Cenn Fáelad hua Mugthigirn (died 872) was a King of Munster of the Eoganachta, the ruling dynasty of Munster. He ruled from 861 to 872. He was also abbot of Emly from 851 to 872, an important monastery in County Tipperary where he succeeded a previous King of Munster, Ólchobar mac Cináeda (died 851).

He was originally considered a member of the Eóganacht Airthir Cliach as a 5th generation descendant of Cormac Sriabderg, brother of Fergus Scandal mac Crimthainn (died 582), King of Munster. Recent research has shown this pedigree to be faulty and it is more likely he was of the Eóganacht Áine branch and a 6th generation descendant of Garbán mac Éndai (flourished 596), King of Munster. The Laud Synchronisms also refer to him as from this branch. This branch of the family was centered at Cnoc Áine (Knockaney, County Limerick) in the region of Cliú (eastern Limerick) not far from Emly. His uncle Rechtibrae mac Mugthigirn (died 819) was abbot of Emly from 787-819 and his grandfather Mugthigern mac Cellaig (d.785) was abbot of Innis Celtra (Holy Island in Loch Derg). His father's name may have been Murchad.

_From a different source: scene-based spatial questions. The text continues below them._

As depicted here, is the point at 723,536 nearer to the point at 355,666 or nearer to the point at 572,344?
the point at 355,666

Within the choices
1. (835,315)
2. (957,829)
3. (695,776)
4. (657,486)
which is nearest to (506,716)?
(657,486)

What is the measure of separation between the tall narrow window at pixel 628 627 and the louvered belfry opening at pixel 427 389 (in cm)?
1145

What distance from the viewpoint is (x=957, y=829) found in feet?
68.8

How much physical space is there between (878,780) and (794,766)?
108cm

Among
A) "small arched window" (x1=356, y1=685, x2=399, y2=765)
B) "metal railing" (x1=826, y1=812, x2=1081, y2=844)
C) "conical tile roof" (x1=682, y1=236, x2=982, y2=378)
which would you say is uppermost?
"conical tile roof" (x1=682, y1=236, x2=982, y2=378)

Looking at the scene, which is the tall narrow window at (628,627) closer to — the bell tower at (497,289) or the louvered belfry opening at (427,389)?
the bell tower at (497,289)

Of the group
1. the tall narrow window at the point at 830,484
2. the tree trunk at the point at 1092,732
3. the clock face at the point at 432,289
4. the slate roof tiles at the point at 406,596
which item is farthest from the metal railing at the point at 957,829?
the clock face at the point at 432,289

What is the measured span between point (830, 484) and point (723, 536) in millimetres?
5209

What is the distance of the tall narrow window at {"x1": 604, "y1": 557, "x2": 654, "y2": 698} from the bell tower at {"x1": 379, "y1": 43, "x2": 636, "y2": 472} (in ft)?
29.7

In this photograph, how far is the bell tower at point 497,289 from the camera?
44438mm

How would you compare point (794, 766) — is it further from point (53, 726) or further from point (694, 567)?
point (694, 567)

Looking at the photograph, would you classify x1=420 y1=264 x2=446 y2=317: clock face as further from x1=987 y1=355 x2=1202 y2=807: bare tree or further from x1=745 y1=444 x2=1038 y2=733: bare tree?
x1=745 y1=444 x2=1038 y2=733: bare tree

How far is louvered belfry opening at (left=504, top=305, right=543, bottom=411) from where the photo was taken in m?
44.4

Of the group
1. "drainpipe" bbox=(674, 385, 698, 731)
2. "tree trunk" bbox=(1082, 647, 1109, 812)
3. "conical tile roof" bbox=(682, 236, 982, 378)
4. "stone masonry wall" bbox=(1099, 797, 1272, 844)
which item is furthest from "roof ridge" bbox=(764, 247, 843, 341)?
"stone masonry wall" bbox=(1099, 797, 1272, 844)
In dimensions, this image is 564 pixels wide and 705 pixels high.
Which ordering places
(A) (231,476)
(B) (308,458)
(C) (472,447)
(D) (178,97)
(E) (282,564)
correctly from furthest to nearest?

Cenn Fáelad acquired the throne in 861 after a two-year interregnum. The high king, Máel Sechnaill mac Máele Ruanaid (died 862) of Clann Cholmáin had reduced Munster to complete submission in 858 and detached Osraige from Munster in 859. The King of Munster, Máel Gualae mac Donngaile (died 859), was then captured by the Norse and stoned to death. In 860, the men of Munster accompanied the forces of the high king in his expedition to the north against the Northern Ui Neill.

The Norse Vikings in Munster remained active in this period. In 866, Vikings from Limerick led by Tomrar plundered Clonfert but were then defeated and Tomrar went mad and died on the Isle of Man. The Ciarraige tribe then attacked his followers and with the aid of the sea they were victorious. Also, in 866, The Norse of Cork, led by a man named Gním Cinnsiolaigh, led an attack on the Fir Maige Fén, a tribe centered at (Fermoy, County Cork). The Déisi, however, joined forces with the attacked and defeated the Norse leader who fled to a fort for refuge. The Norse leader appealed to Cenn Fáelad for protection but he refused it and the Norse leader was dragged from his refuge and killed. In 871, an attack on Munster by the powerful Osraige king Cerball mac Dunlainge is recorded as far as West Munster across the Sliabh Luachra.

The death of Cenn Fáelad is recorded in 872 after prolonged suffering. His son Eógan mac Cinn Fáelad (died 890) was abbot of Emly from 887-890.